The Song of Deborah retells the same scene with concentrated force. "Blessed above women will Jael be, The wife of Heber the Kenite; Blessed she will be above women in the tent. He asked water, [and] she gave him milk; She brought him butter in a majestic dish. She put her hand to the tent-pin, And her right hand to the workmen's hammer; And with the hammer she struck Sisera, she struck through his head; Yes, she pierced and struck through his temples. At her feet he bowed, he fell, he lay; At her feet he bowed, he fell; Where he bowed, there he fell down dead" (Jud 5:24-27). Deborah's word to Barak — "Yahweh will sell Sisera into the hand of a woman" — has come true to the letter.

The Mother at the Window

The song closes with one of the bleakest portraits in Scripture.

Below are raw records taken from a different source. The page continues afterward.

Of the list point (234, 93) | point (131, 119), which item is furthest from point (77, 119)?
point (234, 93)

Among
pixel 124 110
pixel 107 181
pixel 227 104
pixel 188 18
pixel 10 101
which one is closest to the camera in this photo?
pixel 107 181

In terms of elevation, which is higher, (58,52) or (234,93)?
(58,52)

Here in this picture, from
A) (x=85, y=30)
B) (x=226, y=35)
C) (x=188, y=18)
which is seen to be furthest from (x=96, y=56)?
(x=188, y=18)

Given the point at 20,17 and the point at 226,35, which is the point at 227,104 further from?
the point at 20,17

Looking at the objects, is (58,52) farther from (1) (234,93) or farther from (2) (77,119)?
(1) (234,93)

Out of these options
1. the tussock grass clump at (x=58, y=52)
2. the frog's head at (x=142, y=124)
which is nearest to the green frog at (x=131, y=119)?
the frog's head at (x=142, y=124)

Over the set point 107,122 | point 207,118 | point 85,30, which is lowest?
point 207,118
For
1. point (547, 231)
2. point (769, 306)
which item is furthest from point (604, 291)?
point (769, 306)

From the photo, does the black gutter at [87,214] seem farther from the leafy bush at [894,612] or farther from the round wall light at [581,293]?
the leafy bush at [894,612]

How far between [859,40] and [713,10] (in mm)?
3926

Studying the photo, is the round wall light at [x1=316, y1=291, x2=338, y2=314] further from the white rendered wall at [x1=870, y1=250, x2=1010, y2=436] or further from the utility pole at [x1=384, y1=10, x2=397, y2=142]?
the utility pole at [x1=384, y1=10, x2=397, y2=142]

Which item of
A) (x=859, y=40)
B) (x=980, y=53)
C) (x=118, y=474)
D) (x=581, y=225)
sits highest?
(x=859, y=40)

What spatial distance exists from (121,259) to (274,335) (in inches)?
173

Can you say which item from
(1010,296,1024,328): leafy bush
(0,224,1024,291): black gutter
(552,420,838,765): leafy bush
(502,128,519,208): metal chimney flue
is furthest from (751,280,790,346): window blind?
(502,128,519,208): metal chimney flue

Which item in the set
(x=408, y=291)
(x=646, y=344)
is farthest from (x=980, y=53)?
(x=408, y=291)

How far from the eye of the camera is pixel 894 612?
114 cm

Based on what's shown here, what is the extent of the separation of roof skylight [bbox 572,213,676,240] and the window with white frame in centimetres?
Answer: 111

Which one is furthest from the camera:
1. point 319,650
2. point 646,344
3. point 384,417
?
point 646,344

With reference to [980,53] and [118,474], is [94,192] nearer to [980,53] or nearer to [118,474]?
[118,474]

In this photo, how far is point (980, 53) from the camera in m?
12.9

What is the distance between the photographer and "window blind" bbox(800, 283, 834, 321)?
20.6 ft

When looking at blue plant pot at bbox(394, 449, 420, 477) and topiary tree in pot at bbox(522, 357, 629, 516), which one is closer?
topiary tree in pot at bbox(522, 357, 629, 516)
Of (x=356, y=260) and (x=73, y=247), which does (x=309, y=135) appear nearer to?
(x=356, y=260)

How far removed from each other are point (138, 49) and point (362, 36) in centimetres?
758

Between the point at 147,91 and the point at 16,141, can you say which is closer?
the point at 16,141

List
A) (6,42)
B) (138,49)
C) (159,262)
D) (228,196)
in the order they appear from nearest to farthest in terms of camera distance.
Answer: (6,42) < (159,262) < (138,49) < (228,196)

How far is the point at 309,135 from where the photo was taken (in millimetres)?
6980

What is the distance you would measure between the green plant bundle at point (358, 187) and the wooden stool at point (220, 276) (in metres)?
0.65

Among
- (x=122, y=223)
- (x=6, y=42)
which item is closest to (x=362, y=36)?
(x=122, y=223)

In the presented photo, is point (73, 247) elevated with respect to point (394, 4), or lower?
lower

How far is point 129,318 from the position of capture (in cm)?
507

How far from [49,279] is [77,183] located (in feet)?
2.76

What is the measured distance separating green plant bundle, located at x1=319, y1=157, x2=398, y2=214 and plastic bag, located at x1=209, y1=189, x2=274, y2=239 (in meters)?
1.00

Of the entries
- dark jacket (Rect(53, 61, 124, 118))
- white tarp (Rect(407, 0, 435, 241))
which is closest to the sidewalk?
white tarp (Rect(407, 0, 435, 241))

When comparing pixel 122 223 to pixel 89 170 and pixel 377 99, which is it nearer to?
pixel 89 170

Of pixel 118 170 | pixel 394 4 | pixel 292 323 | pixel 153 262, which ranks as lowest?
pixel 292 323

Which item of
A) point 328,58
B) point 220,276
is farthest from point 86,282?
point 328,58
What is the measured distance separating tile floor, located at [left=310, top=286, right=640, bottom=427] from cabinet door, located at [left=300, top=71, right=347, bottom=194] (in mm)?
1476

While Sisera lies dead in a stranger's tent, his mother is still watching the road. "Through the window she looked forth, and cried, The mother of Sisera [cried] through the lattice, Why is his chariot so long in coming? Why do the wheels of his chariots tarry?" (Jud 5:28). Her women answer her, "and she returned answer to herself" (Jud 5:29), comforting herself with the imagined plunder: "Have they not found, have they not divided the spoil? A womb, [even] two wombs for each chief [able-bodied] man. A spoil of dyed garments for Sisera. A spoil of embroidered dyed garments, [even] double embroidered dyed garments for the neck of the queen" (Jud 5:30). The song turns from the lattice to a prayer: "So let all your enemies perish, O Yahweh: But let those who love him be as the sun when he goes forth in his might. And the land had rest forty years" (Jud 5:31).

The Subduing of Jabin

Sisera's death is the hinge of Jabin's ruin. "So God subdued on that day Jabin the king of Canaan before the sons of Israel. And the hand of the sons of Israel prevailed more and more against Jabin the king of Canaan, until they had destroyed Jabin king of Canaan" (Jud 4:23-24). Long after the song was sung, the psalmist will reach back for this victory as a pattern of what he asks Yahweh to do again: "Do to them as to Midian, As to Sisera, as to Jabin, at the river Kishon" (Ps 83:9).

Sisera Among the Nethinim

The name appears once more, generations later, in the lists of those who came back from Babylon. Among the Nethinim, the temple servants, "the sons of Barkos, the sons of Sisera, the sons of Temah" (Ezr 2:53), and again in Nehemiah's parallel register, "the sons of Barkos, the sons of Sisera, the sons of Temah" (Ne 7:55). This is a different Sisera, the head of a household whose descendants serve in the postexilic temple. The text says nothing of him beyond the name, but its quiet survival in a service roster is its own kind of comment on the older story: a Canaanite name on the lips of those who minister to Yahweh.